Set down every line of the listing below without any changes, but leave out the pictures.

Material start

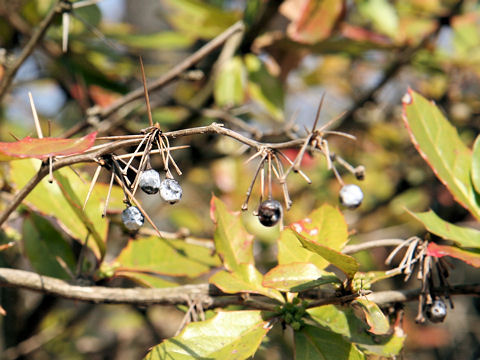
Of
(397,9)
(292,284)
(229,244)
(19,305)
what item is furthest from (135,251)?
(397,9)

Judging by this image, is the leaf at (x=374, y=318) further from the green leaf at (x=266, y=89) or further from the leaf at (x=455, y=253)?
the green leaf at (x=266, y=89)

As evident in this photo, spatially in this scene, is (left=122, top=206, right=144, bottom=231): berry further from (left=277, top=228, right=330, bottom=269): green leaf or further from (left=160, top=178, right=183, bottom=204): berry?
(left=277, top=228, right=330, bottom=269): green leaf

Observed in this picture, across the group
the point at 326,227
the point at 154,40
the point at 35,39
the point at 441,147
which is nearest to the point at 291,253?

Material end

● **Result of this exercise**:
Of
(397,9)
(292,284)
(229,244)
(19,305)
what item is furthest from (135,251)?
(397,9)

Judging by this image, is the leaf at (x=374, y=318) further from the green leaf at (x=266, y=89) or further from the leaf at (x=455, y=253)?
the green leaf at (x=266, y=89)

As evident in this photo, spatially in this scene, is (left=122, top=206, right=144, bottom=231): berry further from (left=277, top=228, right=330, bottom=269): green leaf or further from (left=160, top=178, right=183, bottom=204): berry?
(left=277, top=228, right=330, bottom=269): green leaf

Observed in this picture, across the group
the point at 326,227
the point at 154,40
the point at 35,39
the point at 441,147
which is nearest to the point at 291,253?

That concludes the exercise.